- Aim -
Present the lines of the listing below as a numbered list, from the line containing "From farthest to" through the end of the listing, leaving out blank lines.

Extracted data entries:
* * * * * * *

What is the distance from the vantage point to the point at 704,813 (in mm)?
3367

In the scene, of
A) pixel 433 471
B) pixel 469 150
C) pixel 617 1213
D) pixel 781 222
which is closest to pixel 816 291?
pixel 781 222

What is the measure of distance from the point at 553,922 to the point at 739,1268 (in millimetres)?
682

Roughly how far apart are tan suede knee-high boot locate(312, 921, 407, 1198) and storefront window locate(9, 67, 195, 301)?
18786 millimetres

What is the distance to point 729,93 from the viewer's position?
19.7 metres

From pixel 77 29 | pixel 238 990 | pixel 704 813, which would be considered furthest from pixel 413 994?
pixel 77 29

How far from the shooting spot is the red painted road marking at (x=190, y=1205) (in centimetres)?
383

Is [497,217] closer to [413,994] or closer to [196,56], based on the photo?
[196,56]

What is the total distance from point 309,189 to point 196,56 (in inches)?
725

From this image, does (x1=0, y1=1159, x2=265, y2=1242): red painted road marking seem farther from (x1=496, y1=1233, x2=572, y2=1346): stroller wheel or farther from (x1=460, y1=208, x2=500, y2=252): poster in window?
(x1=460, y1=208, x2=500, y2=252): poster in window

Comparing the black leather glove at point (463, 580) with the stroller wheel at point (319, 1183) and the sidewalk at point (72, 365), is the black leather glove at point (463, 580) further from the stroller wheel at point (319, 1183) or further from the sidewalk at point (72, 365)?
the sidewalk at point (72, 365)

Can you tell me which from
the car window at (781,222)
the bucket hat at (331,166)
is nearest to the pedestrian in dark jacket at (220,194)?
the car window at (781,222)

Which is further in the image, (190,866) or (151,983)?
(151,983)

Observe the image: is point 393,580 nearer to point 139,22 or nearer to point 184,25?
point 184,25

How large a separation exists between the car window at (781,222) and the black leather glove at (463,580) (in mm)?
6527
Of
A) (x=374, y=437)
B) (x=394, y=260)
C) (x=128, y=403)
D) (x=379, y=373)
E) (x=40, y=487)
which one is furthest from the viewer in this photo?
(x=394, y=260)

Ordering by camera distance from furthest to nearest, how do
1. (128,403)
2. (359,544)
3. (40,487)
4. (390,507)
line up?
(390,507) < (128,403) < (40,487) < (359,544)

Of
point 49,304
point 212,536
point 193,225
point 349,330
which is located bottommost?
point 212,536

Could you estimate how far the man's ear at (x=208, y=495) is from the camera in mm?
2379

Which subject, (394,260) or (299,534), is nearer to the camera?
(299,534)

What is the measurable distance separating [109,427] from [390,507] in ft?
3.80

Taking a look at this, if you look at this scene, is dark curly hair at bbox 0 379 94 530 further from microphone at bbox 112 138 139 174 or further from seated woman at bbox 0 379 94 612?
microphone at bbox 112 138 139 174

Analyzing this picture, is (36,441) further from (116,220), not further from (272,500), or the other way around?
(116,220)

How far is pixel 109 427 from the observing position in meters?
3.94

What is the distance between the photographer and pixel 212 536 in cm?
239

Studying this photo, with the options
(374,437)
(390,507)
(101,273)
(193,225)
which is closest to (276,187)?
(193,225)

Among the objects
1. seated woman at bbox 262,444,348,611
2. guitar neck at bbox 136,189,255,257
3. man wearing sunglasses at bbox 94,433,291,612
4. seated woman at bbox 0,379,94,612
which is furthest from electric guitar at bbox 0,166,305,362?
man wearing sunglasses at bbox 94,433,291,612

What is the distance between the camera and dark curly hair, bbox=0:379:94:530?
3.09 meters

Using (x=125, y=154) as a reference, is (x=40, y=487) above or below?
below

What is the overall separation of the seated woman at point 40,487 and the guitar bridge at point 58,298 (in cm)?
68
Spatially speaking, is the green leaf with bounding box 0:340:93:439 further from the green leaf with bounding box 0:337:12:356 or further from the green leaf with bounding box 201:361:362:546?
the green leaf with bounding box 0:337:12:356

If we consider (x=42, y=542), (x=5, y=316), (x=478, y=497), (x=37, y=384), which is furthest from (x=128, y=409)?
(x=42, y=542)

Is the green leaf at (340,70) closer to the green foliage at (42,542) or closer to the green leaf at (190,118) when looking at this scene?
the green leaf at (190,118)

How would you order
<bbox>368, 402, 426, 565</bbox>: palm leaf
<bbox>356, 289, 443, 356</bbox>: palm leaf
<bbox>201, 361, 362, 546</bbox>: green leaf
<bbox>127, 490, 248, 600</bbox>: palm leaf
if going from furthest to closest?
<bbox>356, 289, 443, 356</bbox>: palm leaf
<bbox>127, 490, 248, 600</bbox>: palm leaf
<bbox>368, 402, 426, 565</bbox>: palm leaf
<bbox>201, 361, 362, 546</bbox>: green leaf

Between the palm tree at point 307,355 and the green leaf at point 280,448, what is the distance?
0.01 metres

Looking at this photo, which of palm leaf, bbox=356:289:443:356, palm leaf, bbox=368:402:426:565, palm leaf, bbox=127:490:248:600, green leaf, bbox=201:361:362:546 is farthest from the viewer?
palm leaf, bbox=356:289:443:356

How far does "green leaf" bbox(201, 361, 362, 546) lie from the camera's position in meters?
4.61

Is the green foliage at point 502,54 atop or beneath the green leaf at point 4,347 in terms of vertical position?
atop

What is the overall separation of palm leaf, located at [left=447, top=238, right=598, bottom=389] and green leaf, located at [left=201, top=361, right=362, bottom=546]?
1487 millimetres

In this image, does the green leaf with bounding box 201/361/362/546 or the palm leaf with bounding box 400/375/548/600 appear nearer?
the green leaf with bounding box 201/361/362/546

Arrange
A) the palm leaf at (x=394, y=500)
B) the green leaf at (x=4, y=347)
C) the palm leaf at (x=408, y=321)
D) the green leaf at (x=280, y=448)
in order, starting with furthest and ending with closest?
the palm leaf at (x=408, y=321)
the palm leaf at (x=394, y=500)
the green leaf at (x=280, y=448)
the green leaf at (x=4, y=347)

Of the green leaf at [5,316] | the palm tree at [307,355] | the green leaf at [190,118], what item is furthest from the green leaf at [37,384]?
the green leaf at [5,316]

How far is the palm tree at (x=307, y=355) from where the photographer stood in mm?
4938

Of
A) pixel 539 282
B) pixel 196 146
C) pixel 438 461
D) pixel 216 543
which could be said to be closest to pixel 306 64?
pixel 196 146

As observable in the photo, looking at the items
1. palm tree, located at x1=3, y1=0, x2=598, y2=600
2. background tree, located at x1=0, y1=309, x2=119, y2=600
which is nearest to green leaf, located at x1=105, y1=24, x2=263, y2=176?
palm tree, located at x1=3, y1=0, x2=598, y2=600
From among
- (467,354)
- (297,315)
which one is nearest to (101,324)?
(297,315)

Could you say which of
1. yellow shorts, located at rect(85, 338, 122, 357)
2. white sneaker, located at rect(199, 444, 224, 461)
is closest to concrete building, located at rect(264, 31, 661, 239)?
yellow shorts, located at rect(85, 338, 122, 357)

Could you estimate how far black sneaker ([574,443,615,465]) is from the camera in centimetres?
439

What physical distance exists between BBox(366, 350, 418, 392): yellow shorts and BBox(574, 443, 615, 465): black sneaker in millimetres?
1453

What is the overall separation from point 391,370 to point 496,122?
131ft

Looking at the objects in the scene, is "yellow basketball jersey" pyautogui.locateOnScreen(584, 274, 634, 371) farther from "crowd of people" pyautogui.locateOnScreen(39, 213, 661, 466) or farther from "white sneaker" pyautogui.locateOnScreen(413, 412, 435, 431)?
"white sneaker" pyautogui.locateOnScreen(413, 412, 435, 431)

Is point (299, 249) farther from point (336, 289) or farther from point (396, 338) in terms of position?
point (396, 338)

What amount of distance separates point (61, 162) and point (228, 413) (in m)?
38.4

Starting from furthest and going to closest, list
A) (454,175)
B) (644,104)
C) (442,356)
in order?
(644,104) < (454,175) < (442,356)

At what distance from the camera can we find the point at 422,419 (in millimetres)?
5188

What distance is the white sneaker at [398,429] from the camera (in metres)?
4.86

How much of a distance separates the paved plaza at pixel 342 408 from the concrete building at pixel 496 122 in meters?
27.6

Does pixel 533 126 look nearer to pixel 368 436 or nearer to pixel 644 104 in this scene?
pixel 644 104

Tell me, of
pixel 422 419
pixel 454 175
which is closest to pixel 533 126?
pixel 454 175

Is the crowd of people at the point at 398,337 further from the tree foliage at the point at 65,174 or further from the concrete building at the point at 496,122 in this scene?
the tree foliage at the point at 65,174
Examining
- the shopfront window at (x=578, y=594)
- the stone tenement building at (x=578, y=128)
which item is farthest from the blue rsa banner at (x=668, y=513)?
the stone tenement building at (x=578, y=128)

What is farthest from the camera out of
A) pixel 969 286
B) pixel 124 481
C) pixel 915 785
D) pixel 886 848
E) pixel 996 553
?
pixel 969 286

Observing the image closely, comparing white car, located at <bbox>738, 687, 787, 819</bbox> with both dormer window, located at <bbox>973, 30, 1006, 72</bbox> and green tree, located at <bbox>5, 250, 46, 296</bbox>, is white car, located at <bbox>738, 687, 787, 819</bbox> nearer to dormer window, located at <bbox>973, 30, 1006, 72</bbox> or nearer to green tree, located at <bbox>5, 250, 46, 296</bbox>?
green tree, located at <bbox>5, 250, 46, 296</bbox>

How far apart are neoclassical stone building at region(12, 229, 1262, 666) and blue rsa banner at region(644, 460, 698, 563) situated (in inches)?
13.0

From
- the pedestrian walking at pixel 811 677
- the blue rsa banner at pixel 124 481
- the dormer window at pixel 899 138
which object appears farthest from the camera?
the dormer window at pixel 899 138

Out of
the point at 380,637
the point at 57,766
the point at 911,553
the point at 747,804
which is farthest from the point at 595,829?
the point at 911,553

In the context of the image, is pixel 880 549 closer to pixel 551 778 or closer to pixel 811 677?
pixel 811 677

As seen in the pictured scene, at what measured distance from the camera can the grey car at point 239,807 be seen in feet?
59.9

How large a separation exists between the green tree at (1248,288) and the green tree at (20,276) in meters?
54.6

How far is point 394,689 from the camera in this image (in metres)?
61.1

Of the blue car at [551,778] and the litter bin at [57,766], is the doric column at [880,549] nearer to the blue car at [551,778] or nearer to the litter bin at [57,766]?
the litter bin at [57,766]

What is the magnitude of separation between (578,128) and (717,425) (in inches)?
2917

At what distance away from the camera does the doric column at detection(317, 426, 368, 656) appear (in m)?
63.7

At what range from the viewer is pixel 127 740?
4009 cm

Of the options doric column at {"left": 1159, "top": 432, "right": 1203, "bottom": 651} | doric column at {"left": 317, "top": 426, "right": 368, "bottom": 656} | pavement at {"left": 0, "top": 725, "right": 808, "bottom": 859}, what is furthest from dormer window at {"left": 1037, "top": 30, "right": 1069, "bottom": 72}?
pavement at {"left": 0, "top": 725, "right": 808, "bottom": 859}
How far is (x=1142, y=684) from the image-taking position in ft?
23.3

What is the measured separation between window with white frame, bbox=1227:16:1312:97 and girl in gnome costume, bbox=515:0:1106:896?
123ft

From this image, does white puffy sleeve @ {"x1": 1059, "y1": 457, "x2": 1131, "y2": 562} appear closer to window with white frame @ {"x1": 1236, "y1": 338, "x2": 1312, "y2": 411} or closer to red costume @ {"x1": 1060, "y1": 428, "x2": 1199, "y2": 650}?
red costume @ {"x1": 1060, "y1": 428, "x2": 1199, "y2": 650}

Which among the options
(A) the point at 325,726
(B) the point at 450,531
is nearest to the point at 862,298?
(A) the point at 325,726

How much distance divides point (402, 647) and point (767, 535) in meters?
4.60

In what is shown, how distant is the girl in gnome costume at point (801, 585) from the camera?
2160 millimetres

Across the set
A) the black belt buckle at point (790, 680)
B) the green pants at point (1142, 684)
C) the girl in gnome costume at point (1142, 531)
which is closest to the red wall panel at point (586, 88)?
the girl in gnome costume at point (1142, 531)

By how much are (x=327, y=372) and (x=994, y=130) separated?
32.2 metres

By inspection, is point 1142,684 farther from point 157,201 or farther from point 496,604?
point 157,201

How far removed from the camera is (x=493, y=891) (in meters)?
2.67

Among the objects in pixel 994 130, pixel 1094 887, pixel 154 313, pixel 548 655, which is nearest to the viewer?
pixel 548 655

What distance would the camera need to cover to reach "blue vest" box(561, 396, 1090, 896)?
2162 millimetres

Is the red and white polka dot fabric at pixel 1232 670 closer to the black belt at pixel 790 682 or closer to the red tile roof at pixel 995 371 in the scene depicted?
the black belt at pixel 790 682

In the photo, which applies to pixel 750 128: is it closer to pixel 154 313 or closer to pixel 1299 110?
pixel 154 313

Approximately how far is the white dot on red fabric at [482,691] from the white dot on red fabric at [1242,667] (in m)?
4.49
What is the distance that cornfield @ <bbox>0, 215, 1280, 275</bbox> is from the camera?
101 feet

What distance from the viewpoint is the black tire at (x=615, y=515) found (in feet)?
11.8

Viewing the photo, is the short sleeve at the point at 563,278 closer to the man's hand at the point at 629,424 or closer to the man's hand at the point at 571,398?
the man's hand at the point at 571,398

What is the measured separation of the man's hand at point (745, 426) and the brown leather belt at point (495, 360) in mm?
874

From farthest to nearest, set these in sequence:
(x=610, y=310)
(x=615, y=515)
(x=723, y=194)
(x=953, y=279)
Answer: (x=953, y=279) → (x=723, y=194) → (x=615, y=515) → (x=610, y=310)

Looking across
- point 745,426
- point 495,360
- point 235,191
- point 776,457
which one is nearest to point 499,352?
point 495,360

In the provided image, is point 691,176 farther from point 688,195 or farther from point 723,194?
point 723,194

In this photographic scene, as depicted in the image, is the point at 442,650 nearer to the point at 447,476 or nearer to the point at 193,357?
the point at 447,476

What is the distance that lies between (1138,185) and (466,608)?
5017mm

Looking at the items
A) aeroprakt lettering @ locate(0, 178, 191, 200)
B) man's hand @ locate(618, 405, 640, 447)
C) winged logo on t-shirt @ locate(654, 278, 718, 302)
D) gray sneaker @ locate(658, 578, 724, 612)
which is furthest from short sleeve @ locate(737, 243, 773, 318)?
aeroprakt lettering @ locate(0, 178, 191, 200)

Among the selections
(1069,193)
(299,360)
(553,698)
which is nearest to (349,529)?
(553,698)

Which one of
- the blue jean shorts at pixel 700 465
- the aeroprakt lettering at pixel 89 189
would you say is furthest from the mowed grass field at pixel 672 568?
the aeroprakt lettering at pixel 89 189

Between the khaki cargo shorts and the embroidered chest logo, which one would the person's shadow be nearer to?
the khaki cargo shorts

* * * * * * *

- Result for this task -
1. From farthest to nearest, set these in sequence:
2. (x=610, y=310)
3. (x=615, y=515)
4. (x=723, y=194)
5. (x=953, y=279)
6. Answer: (x=953, y=279) → (x=723, y=194) → (x=615, y=515) → (x=610, y=310)
7. Looking across
8. - point 745,426
9. - point 495,360
10. - point 235,191
11. - point 776,457
12. which one is nearest to point 499,352?
13. point 495,360
14. In the provided image, is point 691,176 farther from point 688,195 or farther from point 723,194?
15. point 723,194
16. In this photographic scene, as depicted in the image, is the point at 442,650 nearer to the point at 447,476 or nearer to the point at 193,357?
17. the point at 447,476
18. What is the distance that lies between (1138,185) and (466,608)?
19. 5017mm
20. Looking at the items
21. A) aeroprakt lettering @ locate(0, 178, 191, 200)
22. B) man's hand @ locate(618, 405, 640, 447)
23. C) winged logo on t-shirt @ locate(654, 278, 718, 302)
24. D) gray sneaker @ locate(658, 578, 724, 612)
25. which is furthest from short sleeve @ locate(737, 243, 773, 318)?
26. aeroprakt lettering @ locate(0, 178, 191, 200)
27. Among the selections
28. (1069,193)
29. (299,360)
30. (553,698)
31. which is nearest to (349,529)?
32. (553,698)
33. Which one of
34. - the blue jean shorts at pixel 700 465
35. - the aeroprakt lettering at pixel 89 189
36. would you say is furthest from the mowed grass field at pixel 672 568?
37. the aeroprakt lettering at pixel 89 189
38. Between the khaki cargo shorts and the embroidered chest logo, which one would the person's shadow be nearer to?
39. the khaki cargo shorts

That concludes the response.